**Passage to read**
━━━━━━

RESULTS OF SEGMENT OPERATIONS - FIRST QUARTER 1995 COMPARED WITH THE FIRST
QUARTER 1994:

   The following analysis is based on a comparison of first quarter 1995 results
with those for first quarter 1994.

Ocean Transportation

   For the first quarter of 1995, ocean transportation revenue increased six
percent compared with 1994 first quarter levels.  Operating profit was 23-
percent lower than in the first quarter of 1994.  The decline was attributable
primarily to lower container cargo volume in the Hawaii service, significantly
higher fuel prices and continuing start-up costs associated with the new Pacific
Coast Shuttle service.  First-quarter 1995 results benefited from a 3.8 percent
general rate increase in January.  Total Hawaii service container volume was
about five-percent lower than in the first quarter of 1994.  Total shipments of
automobiles were stable.

Container Leasing

   For the first quarter of 1995, marine container leasing revenue rose 18
percent, compared with 1994 first quarter levels.  Operating profit increased 34
percent compared with the first quarter of 1994.  The container fleet in service
consisted of 166,000 twenty-foot equivalent units (TEUs) at the end of March
1995, versus 147,000 TEUs a year earlier.  The average fleet utilization rate
increased to nearly 90 percent in the first quarter of 1995, from 86 percent in
the first quarter of 1994.  The increased demand for leased containers is the
result of continued growth in international trade.  Average lease rental rates
remained stable during the first quarter of 1995.

Property Development and Management - Leasing

For the first quarter of 1995, property leasing revenue and operating profit
decreased four and 11 percent, respectively, compared with 1994 first quarter
levels.  The decrease was attributable primarily to a lower inventory of leased
property following the sale of a Denver shopping center with 192,000 square feet
of leasable space during the fourth quarter of 1994.  During the second quarter,
the Company expects to acquire, via a tax-deferred exchange, replacement
property using the proceeds from the Denver sale.

Lease rates remained firm.  Occupancy rates for the U.S. mainland property
leasing portfolio remained high and consistent with a year ago, at 97 percent.
Hawaii occupancy rates, however, are currently at 89 percent, versus 93 percent
in the first quarter of 1994, primarily the result of the relocation of tenants
from an older shopping center on Maui which is scheduled for renovation.

Property Development and Management - Sales

   For the first quarter of 1995, property sales revenue totaled $4,121,000,
compared with $8,609,000 for the first quarter of 1994.  First-quarter 1995
operating profit of $1,696,000 was $3,839,000 less than in the first quarter of
1994.  Sales in the first quarter of 1995 included three industrial lots at a
Maui business park and ten residential subdivision lots at developments on Maui
and Kauai.  The lower sales are primarily due to a smaller inventory of
properties available for sale.  There were just four developed industrial
parcels available for sale in the first quarter of 1995, versus 14 last year.

━━━━━━

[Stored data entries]

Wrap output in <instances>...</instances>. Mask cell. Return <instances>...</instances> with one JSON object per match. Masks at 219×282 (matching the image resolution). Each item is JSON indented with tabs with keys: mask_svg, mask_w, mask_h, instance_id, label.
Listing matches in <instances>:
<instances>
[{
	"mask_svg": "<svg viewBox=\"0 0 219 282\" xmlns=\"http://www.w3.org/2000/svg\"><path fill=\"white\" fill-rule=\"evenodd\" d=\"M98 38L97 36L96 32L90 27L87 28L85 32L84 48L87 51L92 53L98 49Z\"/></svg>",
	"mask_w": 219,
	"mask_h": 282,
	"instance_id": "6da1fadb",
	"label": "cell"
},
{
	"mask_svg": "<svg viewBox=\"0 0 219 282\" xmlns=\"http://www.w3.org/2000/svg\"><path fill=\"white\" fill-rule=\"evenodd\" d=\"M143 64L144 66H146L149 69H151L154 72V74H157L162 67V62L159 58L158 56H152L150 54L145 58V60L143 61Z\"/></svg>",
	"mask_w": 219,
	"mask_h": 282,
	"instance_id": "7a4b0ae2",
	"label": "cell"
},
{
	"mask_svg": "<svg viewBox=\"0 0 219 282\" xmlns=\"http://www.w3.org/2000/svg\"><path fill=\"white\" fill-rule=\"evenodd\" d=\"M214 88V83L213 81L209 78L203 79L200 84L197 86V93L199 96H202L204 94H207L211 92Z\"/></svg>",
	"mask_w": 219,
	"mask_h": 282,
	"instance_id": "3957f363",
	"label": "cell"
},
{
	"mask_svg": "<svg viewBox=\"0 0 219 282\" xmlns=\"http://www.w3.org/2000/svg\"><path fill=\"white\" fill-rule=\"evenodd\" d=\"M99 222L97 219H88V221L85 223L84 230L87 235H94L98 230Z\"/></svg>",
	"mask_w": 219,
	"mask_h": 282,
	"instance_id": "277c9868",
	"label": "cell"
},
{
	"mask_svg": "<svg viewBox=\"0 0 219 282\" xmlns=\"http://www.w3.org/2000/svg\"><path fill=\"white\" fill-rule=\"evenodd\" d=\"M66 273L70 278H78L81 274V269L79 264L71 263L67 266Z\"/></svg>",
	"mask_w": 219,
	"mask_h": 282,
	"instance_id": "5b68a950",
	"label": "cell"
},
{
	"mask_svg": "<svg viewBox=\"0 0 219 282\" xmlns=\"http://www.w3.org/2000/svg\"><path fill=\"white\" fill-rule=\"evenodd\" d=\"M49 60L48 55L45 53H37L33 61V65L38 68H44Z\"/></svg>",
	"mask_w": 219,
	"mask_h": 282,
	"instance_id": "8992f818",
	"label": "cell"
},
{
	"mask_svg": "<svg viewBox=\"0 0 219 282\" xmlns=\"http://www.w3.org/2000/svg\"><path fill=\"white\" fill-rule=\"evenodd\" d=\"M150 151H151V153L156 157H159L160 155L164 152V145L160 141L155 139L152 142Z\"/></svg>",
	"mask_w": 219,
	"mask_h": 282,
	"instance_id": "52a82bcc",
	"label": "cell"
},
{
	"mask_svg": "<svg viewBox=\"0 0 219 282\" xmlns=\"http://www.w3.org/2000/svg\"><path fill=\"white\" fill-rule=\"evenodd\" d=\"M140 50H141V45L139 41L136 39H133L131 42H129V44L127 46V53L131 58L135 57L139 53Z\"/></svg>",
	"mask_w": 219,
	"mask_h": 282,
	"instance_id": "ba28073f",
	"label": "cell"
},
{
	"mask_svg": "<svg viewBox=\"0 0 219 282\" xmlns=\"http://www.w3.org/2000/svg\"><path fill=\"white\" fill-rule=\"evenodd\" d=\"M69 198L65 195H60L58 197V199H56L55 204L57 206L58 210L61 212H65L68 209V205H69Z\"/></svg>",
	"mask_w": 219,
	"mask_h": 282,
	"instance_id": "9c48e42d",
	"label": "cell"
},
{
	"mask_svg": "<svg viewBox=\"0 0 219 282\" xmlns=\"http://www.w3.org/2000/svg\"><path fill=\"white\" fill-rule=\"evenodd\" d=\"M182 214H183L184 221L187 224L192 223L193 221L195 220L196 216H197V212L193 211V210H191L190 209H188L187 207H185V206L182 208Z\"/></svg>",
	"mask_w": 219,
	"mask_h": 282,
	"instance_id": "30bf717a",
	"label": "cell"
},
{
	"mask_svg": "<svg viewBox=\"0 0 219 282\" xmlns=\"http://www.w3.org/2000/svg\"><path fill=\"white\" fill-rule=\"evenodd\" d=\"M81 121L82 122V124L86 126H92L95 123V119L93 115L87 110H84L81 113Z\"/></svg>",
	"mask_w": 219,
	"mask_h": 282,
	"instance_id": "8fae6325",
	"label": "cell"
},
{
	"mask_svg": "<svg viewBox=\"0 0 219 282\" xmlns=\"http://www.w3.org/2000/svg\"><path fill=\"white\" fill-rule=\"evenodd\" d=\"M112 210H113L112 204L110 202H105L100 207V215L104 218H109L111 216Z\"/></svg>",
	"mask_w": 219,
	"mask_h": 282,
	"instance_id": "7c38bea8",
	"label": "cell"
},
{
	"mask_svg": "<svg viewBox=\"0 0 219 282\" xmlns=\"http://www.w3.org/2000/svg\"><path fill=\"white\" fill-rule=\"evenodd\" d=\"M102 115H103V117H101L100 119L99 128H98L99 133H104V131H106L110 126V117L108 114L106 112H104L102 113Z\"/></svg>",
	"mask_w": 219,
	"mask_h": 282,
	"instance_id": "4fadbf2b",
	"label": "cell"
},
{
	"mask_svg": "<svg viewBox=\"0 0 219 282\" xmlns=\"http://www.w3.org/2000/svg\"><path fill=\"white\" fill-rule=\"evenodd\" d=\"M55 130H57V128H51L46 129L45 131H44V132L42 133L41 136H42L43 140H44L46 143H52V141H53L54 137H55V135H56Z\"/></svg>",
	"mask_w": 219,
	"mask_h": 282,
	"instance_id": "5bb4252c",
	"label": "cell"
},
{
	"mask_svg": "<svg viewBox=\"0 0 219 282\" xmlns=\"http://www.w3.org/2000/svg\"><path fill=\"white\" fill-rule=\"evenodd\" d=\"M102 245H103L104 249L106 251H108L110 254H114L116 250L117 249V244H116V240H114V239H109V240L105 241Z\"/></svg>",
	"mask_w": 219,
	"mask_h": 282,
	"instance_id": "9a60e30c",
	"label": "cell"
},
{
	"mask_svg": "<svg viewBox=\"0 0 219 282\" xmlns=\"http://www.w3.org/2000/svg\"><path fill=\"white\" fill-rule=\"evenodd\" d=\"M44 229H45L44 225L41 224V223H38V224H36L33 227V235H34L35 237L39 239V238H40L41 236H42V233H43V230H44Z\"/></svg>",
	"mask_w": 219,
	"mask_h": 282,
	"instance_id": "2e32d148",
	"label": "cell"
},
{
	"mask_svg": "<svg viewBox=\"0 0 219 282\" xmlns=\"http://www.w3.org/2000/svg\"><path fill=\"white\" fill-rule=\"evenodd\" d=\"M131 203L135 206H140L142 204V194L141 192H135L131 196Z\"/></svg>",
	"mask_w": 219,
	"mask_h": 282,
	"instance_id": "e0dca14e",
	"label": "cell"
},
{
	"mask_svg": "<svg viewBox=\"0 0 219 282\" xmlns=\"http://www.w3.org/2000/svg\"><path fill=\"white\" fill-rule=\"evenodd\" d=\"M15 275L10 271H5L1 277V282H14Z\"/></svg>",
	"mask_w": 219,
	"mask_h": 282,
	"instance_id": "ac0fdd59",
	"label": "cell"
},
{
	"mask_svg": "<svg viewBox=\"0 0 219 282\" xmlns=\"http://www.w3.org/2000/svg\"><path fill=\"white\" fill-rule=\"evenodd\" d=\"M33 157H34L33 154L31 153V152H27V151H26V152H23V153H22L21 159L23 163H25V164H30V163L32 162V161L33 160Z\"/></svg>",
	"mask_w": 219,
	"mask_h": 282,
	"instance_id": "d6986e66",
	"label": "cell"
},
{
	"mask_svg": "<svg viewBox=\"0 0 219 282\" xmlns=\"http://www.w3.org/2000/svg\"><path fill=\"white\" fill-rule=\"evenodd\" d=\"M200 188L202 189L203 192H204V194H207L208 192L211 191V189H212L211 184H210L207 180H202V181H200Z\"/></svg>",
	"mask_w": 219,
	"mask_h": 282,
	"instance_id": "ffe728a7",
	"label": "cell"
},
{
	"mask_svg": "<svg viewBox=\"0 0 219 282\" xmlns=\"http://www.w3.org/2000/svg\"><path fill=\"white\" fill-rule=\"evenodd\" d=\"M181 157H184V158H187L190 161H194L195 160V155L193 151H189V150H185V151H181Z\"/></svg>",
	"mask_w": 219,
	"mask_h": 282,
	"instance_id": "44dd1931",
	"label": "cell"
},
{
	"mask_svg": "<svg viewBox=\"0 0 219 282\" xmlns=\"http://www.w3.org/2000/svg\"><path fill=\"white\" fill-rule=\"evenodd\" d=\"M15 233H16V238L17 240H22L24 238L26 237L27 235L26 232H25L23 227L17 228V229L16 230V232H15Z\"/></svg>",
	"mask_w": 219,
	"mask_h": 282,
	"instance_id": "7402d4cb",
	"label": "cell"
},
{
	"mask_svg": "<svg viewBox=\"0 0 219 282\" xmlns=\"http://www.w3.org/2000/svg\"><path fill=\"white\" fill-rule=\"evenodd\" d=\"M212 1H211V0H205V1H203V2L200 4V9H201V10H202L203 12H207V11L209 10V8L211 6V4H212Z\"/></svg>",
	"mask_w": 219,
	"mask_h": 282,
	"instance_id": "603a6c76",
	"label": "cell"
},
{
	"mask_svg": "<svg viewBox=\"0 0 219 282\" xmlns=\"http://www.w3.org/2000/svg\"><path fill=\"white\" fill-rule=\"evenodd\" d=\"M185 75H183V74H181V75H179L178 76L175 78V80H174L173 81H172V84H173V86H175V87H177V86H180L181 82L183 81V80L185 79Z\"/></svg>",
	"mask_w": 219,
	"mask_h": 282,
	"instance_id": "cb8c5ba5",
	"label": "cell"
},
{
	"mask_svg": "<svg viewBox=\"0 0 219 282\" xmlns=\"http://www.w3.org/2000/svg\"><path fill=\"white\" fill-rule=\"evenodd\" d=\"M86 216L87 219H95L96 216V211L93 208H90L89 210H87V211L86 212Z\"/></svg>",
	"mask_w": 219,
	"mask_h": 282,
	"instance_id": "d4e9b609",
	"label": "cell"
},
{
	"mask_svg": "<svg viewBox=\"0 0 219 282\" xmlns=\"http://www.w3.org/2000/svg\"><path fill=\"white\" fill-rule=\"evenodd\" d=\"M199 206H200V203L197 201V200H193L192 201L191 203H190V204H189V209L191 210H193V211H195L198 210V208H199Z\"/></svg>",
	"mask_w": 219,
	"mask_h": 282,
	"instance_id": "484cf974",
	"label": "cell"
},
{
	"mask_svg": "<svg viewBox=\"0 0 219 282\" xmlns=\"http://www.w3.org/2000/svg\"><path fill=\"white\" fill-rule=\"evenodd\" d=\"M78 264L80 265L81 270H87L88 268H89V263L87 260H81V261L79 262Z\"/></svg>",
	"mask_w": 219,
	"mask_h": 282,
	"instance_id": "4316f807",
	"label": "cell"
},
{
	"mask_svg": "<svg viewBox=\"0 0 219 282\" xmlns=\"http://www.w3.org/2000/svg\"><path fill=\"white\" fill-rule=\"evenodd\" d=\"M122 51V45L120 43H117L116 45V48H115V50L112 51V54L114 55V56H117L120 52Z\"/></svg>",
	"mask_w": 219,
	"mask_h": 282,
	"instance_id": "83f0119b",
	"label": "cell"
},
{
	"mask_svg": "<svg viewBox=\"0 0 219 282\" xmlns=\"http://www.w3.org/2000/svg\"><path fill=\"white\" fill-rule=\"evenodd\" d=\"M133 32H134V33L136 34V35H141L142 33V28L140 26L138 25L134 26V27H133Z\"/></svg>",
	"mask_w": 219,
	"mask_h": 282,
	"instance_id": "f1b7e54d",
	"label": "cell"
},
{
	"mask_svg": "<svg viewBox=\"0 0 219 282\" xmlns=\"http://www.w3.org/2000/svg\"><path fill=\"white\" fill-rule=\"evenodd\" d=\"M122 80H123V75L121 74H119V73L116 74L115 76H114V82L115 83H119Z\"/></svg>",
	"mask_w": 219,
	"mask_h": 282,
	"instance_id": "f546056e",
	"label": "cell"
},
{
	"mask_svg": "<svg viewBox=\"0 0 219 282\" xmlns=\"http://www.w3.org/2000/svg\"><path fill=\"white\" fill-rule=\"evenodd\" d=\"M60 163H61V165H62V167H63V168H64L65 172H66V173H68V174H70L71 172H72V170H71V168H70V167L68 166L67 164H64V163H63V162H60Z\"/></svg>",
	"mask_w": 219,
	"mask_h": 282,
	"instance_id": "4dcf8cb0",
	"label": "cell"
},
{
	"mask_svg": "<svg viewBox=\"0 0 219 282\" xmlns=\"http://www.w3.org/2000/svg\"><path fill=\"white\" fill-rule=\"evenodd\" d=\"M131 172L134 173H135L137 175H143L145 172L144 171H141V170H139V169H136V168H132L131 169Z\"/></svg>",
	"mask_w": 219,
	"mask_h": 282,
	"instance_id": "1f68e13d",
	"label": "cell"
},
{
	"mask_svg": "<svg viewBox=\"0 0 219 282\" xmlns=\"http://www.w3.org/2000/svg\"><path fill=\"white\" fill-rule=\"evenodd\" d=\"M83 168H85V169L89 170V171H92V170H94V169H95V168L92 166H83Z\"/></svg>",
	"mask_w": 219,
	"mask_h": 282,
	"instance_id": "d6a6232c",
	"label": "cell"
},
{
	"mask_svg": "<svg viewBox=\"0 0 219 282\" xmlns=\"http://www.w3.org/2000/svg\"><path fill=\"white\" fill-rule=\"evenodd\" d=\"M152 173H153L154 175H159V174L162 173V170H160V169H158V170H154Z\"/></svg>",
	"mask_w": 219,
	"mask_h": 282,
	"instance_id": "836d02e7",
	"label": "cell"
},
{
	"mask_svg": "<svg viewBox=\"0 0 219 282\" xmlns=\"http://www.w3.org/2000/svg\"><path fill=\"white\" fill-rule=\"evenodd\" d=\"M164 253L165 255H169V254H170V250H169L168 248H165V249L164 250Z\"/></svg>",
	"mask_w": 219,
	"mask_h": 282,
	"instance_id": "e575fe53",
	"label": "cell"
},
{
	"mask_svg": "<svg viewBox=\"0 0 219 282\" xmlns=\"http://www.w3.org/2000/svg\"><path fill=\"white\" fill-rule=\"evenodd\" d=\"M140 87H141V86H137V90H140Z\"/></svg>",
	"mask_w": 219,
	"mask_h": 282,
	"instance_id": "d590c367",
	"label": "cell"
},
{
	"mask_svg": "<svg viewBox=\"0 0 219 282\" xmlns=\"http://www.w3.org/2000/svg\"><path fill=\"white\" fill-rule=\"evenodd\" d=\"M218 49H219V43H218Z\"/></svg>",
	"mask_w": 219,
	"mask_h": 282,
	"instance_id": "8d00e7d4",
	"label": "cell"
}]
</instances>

━━━━━━

**Exercise 1**
Name every business segment that has its own heading in the first-quarter 1995 segment results.
**Exercise 2**
Carry the first-quarter 1995 segment results forward, starting right after their last sentence.
The listing has nothing to do with the work here.

**Written response 1**
Ocean Transportation; Container Leasing; Property Development and Management - Leasing; Property Development and Management - Sales

**Written response 2**
In 1994, first quarter property sales included eight developed industrial lots
at a Maui business park and ten residential subdivision lots on Kauai and Maui.

   The Company is about to begin construction at the 96-lot, 76-acre Kahului
Industrial Park on Maui.  First sales at the new project is anticipated late in
1995 or early in 1996.


Food Products

   For the first quarter of 1995, food products revenue increased three percent
compared with 1994 first quarter levels.  The first quarter operating loss was
$3.8 million compared with an operating loss of $64,000 in the first quarter of
1994.  High raw sugar prices and depressed refined product prices continued to
pressure sugar refining margins at California and Hawaiian Sugar Company, Inc.
(C&H).  In addition, results of operations at our Hawaii plantations were lower
than in the first quarter of 1994 due to higher raw sugar production costs per
ton.

   One-year labor agreements were reached with bargaining units at both
plantations.  The previous contracts expired on January 31, 1995.  Negotiations
to renew contracts with sugar refinery workers at C&H are proceeding.  The
present contracts expire on May 31, 1995.

   The U. S. Congress is proceeding with hearings leading up to consideration of
the 1995 farm program.  A&B is active in industry efforts to structure a new
program that will better balance the needs of sugar producers, refiners and
users.

OTHER ANALYSIS:

Interest Expense

   For the first quarter of 1995, interest expense of $7,452,000 was nine
percent higher than for the first quarter of 1994.  This increase was primarily
due to a higher weighted average cost of debt, partially offset by higher
capitalized interest.  Although long-term obligations were less, short-term
financing for sugar inventories rose.

Repurchase of Stock

   Under a program approved by the Board of Directors and announced in December
1993, the Company repurchased 250,000 shares of common stock during the first
quarter of 1995 for $5.3 million.  A total of 972,500 shares have been acquired
for $23.1 million since the repurchase program was authorized.

Subsequent Events

   On April 27, 1995, the Company and American President Companies, Ltd. (APL)
announced that their respective shipping subsidiaries had signed a memorandum of
understanding that outlines a 10-year strategic operating alliance.  Key
elements of this transaction include Matson Navigation Company, Inc.'s (Matson)
purchase of six containerships and certain assets on Guam from APL for a total
of approximately $166 million, and an agreement to share the cargo-carrying
capacity of five Matson vessels, including four of the ships acquired from APL.
Under a proposed vessel-sharing agreement, Matson would operate and utilize five
vessels on westbound voyages from the U. S. Pacific Coast to Hawaii and Guam,
and make the vessels' space available to APL for return eastbound voyages from
the Far East.  The closing of this transaction, planned for the fourth quarter
of 1995, is subject to satisfactory completion of due diligence, preparation of
appropriate definitive agreements, government filings and approvals, and final
approval of both boards.  The new alliance service would begin in early 1996.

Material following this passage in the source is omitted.